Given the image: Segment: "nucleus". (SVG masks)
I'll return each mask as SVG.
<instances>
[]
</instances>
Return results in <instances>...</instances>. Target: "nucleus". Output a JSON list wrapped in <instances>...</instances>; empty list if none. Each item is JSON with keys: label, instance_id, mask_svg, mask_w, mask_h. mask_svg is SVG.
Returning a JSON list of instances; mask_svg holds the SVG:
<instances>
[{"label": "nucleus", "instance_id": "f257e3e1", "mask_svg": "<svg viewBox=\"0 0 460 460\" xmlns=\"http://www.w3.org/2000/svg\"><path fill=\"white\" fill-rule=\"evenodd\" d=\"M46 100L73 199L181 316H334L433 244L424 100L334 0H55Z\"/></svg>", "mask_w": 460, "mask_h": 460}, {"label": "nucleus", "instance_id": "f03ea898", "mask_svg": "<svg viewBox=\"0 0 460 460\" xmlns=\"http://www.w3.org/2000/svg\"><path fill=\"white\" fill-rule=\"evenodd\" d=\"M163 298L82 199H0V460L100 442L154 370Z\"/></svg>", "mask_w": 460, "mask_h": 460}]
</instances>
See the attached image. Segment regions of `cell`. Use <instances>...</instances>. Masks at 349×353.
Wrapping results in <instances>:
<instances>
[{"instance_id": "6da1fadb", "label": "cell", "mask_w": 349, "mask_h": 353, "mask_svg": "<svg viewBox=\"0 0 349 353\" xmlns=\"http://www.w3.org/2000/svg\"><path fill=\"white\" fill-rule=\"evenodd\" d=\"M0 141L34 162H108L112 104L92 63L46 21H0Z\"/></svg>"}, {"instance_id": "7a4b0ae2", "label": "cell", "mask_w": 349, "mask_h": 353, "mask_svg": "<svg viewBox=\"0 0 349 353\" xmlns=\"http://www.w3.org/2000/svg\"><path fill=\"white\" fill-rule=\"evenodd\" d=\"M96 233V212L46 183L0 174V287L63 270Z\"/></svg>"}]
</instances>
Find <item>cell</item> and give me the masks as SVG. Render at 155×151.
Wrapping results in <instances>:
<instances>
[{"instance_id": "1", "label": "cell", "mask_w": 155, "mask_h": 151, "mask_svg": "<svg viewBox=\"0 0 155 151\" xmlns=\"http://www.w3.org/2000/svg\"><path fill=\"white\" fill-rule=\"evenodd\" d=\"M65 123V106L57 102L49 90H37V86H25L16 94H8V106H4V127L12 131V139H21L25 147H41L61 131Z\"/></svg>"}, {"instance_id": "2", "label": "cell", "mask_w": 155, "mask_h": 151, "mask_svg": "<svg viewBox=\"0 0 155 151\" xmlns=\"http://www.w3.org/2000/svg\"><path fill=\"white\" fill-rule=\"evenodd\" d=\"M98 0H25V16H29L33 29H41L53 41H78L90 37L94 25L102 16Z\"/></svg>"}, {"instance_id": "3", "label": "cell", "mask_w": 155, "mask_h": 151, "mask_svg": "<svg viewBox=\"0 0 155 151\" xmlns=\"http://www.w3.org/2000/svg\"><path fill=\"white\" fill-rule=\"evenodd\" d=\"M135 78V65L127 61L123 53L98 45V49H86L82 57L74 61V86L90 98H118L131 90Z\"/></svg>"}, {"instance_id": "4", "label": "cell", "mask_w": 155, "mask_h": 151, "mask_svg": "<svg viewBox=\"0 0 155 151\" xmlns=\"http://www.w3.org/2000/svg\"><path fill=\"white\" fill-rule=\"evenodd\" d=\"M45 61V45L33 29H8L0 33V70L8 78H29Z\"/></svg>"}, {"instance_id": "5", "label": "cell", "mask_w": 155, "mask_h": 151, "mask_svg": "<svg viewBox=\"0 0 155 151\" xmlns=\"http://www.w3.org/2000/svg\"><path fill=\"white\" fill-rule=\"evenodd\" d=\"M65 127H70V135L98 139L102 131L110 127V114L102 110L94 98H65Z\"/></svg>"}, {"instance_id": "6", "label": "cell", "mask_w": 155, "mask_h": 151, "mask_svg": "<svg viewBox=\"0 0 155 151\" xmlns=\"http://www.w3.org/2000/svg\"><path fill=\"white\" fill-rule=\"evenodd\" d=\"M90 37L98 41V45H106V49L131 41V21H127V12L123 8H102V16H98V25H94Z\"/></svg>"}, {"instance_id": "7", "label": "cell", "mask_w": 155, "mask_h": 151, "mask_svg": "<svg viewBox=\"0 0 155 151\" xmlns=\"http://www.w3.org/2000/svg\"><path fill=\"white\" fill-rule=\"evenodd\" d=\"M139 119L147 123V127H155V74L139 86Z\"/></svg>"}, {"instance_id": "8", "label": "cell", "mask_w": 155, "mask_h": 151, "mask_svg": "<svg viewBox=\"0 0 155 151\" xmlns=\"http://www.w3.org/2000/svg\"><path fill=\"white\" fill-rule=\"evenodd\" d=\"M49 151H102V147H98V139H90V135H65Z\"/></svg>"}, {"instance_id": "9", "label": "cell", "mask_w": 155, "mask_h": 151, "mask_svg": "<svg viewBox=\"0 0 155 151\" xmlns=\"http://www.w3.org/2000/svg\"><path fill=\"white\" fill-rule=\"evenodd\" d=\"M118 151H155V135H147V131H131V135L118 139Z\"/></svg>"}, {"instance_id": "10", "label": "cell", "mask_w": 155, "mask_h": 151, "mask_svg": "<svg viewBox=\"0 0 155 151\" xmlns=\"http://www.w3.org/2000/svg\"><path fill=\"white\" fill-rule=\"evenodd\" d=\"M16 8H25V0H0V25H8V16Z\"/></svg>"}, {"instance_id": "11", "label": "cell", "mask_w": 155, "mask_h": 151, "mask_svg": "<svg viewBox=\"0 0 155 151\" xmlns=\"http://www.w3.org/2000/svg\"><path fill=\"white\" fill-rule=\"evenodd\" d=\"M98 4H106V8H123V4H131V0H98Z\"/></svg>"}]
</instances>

* [WHAT YOU ARE ASKED TO DO] How many lines in the entries above contain the string "list"? Reply with the number alone.

* [REPLY TO THE EXERCISE] 2